For the next three weeks, I checked the site every day. Five, ten, fifteen times I’d look. Each time there was nothing. Wo
rds can’t describe how intimate I’d become with my story. And the deeper I got into the second draft, the more emotionally attached I became. A few times it got to a point where I had to get away from that computer. I felt like I was having a panic attack. My heart flipped a few beats, and I suddenly couldn’t breath. I rushed to the front door, opened it, and had to gasp for air. I knew the whole thing was getting to me far more than it should have. I’d created in my mind a life and death scenario, and The Real Ernest Hemingway was in the center of it. The book had consumed me. Though that was all it was, just a book, it owned me. Twenty-four/seven it leaned on the back of my forehead, blurring everything else behind it. Tension was building. I couldn’t wait to read the first review on the Hall and Farnsworth site. The anticipation was not only taking its toll on me mentally but physically as well. I was still able to sleep eight, nine hours a night, but I was always tired. Then one Friday after work, that long awaited first review finally appeared on my computer screen.

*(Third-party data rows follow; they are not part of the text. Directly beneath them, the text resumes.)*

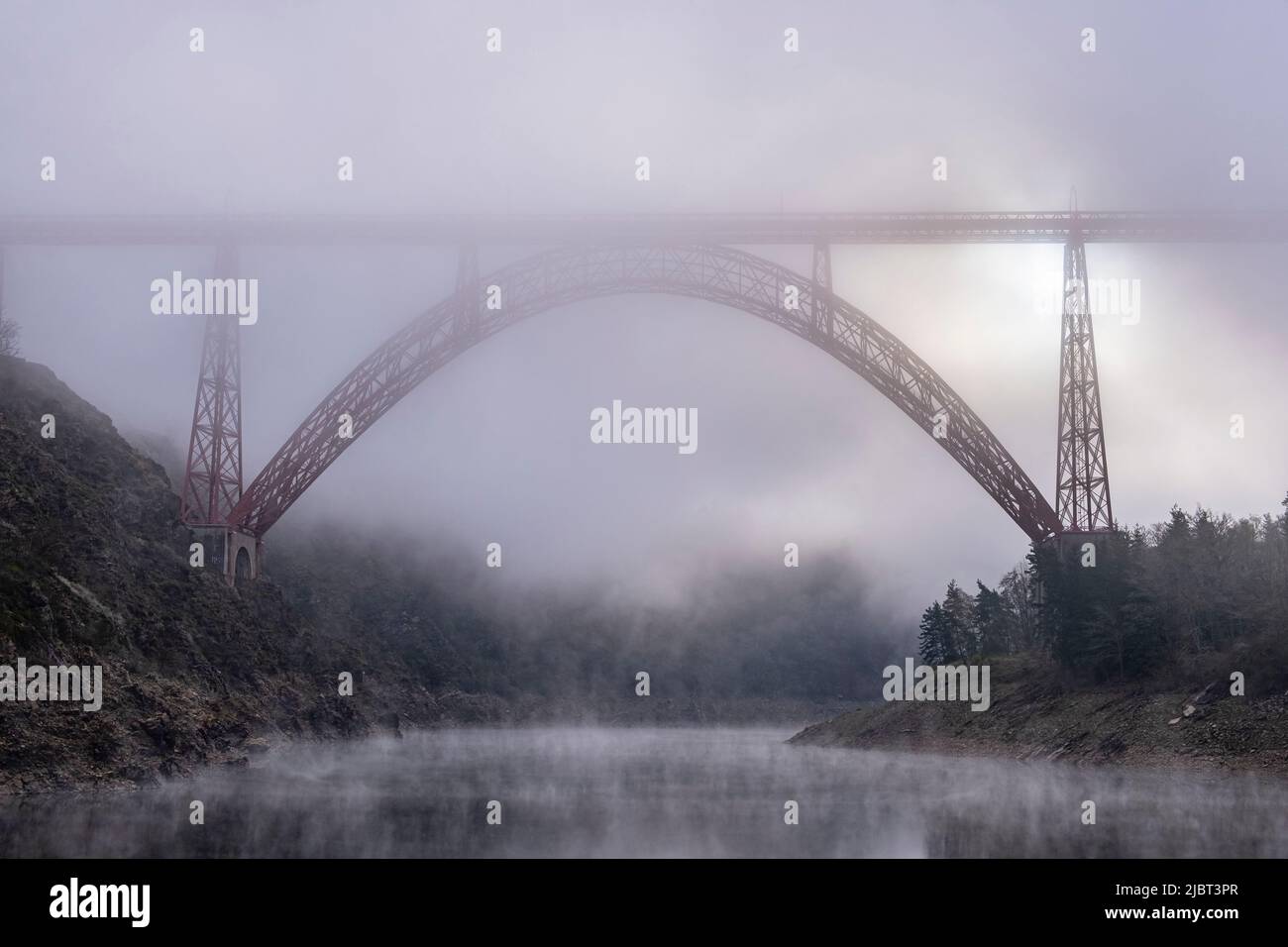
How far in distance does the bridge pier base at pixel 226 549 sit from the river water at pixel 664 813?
14.5 meters

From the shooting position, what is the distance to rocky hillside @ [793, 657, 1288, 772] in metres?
37.0

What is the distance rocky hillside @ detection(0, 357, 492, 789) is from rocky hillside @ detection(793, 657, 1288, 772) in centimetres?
3026

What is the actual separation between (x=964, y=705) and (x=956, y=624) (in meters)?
21.0

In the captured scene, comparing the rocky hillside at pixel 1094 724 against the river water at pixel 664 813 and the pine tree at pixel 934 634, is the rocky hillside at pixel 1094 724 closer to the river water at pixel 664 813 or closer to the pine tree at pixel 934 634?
the river water at pixel 664 813

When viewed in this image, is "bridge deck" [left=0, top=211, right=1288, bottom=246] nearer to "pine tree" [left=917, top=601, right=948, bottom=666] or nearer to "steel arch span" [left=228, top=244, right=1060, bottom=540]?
"steel arch span" [left=228, top=244, right=1060, bottom=540]

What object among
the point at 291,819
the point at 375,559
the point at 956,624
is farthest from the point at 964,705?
the point at 375,559

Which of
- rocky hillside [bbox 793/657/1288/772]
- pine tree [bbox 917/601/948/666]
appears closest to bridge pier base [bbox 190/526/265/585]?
rocky hillside [bbox 793/657/1288/772]

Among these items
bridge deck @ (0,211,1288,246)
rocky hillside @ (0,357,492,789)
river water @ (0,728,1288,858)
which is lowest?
river water @ (0,728,1288,858)

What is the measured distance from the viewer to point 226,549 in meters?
57.1

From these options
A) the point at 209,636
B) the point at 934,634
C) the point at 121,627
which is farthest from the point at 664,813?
the point at 934,634

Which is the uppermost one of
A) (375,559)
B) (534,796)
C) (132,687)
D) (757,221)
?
(757,221)

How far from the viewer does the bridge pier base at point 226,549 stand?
5681cm

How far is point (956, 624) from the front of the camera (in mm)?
79938
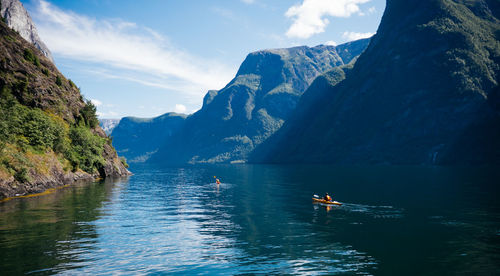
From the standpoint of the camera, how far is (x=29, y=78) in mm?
82438

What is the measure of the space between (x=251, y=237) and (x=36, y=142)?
55010 millimetres

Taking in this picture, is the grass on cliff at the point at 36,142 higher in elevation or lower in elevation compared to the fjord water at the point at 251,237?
higher

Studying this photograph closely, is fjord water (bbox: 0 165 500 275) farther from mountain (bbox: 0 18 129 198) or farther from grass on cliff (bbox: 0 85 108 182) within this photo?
mountain (bbox: 0 18 129 198)

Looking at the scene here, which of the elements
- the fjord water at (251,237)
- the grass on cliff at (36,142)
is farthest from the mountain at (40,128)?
the fjord water at (251,237)

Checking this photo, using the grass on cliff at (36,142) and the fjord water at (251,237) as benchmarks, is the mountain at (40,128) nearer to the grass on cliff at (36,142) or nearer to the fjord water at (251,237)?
the grass on cliff at (36,142)

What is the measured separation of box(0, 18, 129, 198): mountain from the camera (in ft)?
184

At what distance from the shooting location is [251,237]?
32.7 m

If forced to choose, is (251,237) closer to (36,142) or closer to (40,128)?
(36,142)

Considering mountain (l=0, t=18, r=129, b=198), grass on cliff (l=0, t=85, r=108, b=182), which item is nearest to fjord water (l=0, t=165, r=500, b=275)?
grass on cliff (l=0, t=85, r=108, b=182)

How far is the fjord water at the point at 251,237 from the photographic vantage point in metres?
23.6

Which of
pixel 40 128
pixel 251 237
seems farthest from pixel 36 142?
pixel 251 237

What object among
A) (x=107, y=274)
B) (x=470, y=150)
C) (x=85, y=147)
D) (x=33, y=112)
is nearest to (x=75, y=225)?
(x=107, y=274)

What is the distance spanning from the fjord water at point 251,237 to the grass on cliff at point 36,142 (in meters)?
9.14

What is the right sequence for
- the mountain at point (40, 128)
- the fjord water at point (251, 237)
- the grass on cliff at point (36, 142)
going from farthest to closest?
the mountain at point (40, 128) → the grass on cliff at point (36, 142) → the fjord water at point (251, 237)
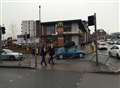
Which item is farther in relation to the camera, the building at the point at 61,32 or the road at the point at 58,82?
the building at the point at 61,32

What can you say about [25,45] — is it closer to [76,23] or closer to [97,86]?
[76,23]

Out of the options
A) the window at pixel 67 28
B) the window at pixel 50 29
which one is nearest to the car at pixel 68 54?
the window at pixel 67 28

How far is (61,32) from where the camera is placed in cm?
5762

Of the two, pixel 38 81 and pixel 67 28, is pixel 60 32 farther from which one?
pixel 38 81

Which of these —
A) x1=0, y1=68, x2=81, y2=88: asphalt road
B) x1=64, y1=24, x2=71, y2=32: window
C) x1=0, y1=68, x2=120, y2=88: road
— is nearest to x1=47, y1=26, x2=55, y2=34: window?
x1=64, y1=24, x2=71, y2=32: window

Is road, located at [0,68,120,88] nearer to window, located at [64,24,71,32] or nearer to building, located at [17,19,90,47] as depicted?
building, located at [17,19,90,47]

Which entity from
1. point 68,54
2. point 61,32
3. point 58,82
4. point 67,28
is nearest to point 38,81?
point 58,82

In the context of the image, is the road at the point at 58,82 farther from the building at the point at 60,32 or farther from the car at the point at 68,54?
the building at the point at 60,32

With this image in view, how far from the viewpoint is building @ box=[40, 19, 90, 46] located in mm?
57469

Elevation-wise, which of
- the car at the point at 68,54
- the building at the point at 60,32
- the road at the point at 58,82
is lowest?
the road at the point at 58,82

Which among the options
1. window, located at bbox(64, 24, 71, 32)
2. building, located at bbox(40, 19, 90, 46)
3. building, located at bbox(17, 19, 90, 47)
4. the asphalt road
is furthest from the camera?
window, located at bbox(64, 24, 71, 32)

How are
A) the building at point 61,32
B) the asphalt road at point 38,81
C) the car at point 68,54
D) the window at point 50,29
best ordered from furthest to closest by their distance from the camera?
the window at point 50,29 → the building at point 61,32 → the car at point 68,54 → the asphalt road at point 38,81

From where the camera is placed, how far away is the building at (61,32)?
57469 millimetres

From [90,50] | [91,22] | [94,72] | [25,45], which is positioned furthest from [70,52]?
[25,45]
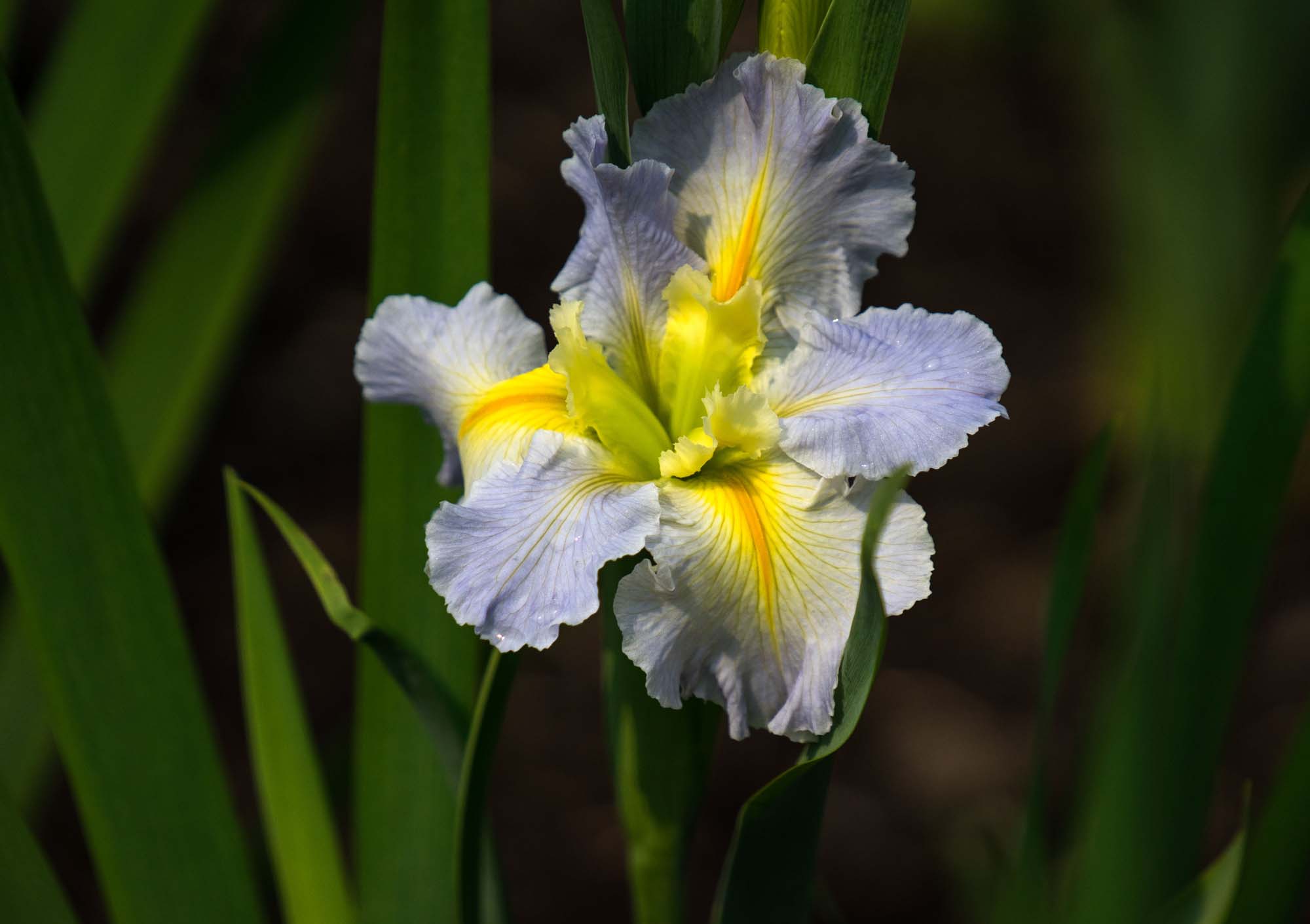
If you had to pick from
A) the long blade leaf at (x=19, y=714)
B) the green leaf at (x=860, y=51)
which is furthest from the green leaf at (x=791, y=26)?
the long blade leaf at (x=19, y=714)

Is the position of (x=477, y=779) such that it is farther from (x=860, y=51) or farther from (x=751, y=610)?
(x=860, y=51)

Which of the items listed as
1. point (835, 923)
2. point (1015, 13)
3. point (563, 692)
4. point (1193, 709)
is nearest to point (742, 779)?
point (563, 692)

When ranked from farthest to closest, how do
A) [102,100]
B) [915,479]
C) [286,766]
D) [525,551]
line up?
[915,479] < [102,100] < [286,766] < [525,551]

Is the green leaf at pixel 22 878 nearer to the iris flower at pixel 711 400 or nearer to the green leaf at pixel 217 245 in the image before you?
the iris flower at pixel 711 400

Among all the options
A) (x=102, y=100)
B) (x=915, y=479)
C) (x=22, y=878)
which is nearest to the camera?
(x=22, y=878)

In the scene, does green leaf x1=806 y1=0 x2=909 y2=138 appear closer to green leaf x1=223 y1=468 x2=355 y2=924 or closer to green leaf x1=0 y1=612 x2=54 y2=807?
green leaf x1=223 y1=468 x2=355 y2=924

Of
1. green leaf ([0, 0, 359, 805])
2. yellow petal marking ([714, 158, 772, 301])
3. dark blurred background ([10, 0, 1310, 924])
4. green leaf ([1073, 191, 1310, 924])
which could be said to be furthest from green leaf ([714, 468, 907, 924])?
green leaf ([0, 0, 359, 805])

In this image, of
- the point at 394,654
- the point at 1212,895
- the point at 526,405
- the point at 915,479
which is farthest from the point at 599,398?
the point at 915,479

“Blanche!” I yelled from the bedroom. “Come here! It’s here! The review’s here!”
I couldn’t help myself. I started reading it as she rushed from the kitchen. Then when she came into the room, she grabbed my shoulders from behind and peered at the screen with me. All I could say was, “Oh my God!”
Chapter 19
“What does it say? What does it say?” Blanche blurted, squeezing my shoulders as she shook them. “Come on, Jack!”
“I’ve only read half of it. Let me start from the beginning again.”
I did, and my partner read along with me.
“I’ve been active on this site for three years now, and I must say this is far and away the best piece I have read. The senses of places you’ve painted with words are cinematic. I could see every one of them. As I read your words, I felt as if I were right alongside you and Ernest Hemingway. I felt the pain you both experienced at times. I smiled feeling the joy during the funny and happy parts. When you saw Hemingway appear at your side in front of his Key West home, so did I. When you were aboard the Pilar and that vicious storm came out of nowhere, I was on the deck with both of you—and just as stressed. And I, too, was relieved when the seas finally calmed and that light appeared.